§ **PROBLEM 1**:
Translate this sentence from the KVM patch review into Spanish: "I know it's extra work but I think the series would be easier to understand and simplify if you introduced the KVM support for lockless test/clear_young() first, and then introduce support for the bitmap-based look-around."
§ **PROBLEM 2**:
Carry on writing the KVM patch review reply, picking up right after its final numbered point.

§ **SOURCE EXTRACT**:

=====

[PATCH v3 3/7] KVM: Add basic bitmap support into kvm_mmu_notifier_test/clear_young

David Matlack dmatlack at google.com
Fri Apr 12 13:28:40 PDT 2024


On 2024-04-01 11:29 PM, James Houghton wrote:
> Add kvm_arch_prepare_bitmap_age() for architectures to indiciate that
> they support bitmap-based aging in kvm_mmu_notifier_test_clear_young()
> and that they do not need KVM to grab the MMU lock for writing. This
> function allows architectures to do other locking or other preparatory
> work that it needs.

There's a lot going on here. I know it's extra work but I think the
series would be easier to understand and simplify if you introduced the
KVM support for lockless test/clear_young() first, and then introduce
support for the bitmap-based look-around.

Specifically:

 1. Make all test/clear_young() notifiers lockless. i.e. Move the
    mmu_lock into the architecture-specific code (kvm_age_gfn() and
    kvm_test_age_gfn()).

 2. Convert KVM/x86's kvm_{test,}_age_gfn() to be lockless for the TDP
    MMU.

 4. Convert KVM/arm64's kvm_{test,}_age_gfn() to hold the mmu_lock in
    read-mode.

 5. Add bitmap-based look-around support to KVM/x86 and KVM/arm64
    (probably 2-3 patches).

=====

§ **EXTRACTED MATERIAL**:
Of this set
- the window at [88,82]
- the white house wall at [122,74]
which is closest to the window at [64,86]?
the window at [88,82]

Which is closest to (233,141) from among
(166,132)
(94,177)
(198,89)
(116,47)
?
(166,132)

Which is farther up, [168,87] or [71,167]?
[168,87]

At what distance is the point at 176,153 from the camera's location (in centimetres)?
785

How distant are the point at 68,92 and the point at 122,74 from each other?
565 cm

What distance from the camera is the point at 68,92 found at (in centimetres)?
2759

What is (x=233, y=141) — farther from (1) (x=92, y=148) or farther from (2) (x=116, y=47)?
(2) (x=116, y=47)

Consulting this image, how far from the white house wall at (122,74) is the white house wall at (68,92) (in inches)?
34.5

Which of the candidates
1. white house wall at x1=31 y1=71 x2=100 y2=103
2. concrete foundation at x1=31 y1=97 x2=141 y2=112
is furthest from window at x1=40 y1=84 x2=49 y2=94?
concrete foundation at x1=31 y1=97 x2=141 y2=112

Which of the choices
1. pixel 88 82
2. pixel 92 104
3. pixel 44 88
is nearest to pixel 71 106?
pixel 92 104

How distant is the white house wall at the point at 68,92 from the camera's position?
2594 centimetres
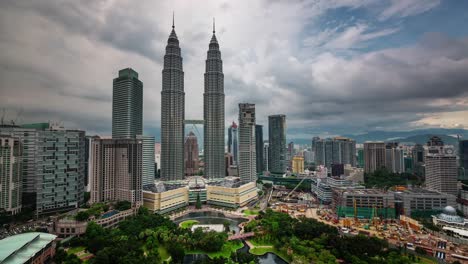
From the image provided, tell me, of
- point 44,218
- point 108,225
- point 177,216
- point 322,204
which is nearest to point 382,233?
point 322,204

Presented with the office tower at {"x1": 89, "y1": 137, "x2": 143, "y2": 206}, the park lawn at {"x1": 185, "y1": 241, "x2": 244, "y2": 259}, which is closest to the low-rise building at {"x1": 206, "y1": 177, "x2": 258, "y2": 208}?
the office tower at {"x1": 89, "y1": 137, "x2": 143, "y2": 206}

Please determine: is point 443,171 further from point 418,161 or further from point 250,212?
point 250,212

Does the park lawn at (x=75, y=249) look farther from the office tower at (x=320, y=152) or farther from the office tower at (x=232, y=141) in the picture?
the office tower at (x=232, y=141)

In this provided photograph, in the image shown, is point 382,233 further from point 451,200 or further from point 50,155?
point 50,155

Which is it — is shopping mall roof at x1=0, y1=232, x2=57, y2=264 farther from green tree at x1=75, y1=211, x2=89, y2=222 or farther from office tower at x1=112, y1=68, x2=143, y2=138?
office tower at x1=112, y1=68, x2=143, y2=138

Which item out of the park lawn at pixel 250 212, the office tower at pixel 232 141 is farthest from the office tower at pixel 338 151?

=====

§ **OUTPUT 1**:
Sé que es trabajo extra, pero creo que la serie sería más fácil de entender y de simplificar si primero introdujeras el soporte de KVM para test/clear_young() sin bloqueos, y luego introdujeras el soporte para el look-around basado en mapas de bits.

§ **OUTPUT 2**:
> 
> If an architecture does not implement kvm_arch_prepare_bitmap_age() or
> is unable to do bitmap-based aging at runtime (and marks the bitmap as
> unreliable):
>  1. If a bitmap was provided, we inform the caller that the bitmap is
>     unreliable (MMU_NOTIFIER_YOUNG_BITMAP_UNRELIABLE).
>  2. If a bitmap was not provided, fall back to the old logic.
> 
> Also add logic for architectures to easily use the provided bitmap if
> they are able. The expectation is that the architecture's implementation
> of kvm_gfn_test_age() will use kvm_gfn_record_young(), and
> kvm_gfn_age() will use kvm_gfn_should_age().
> 
> Suggested-by: Yu Zhao <yuzhao at google.com>
> Signed-off-by: James Houghton <jthoughton at google.com>
> ---
>  include/linux/kvm_host.h | 60 ++++++++++++++++++++++++++
>  virt/kvm/kvm_main.c      | 92 +++++++++++++++++++++++++++++-----------
>  2 files changed, 127 insertions(+), 25 deletions(-)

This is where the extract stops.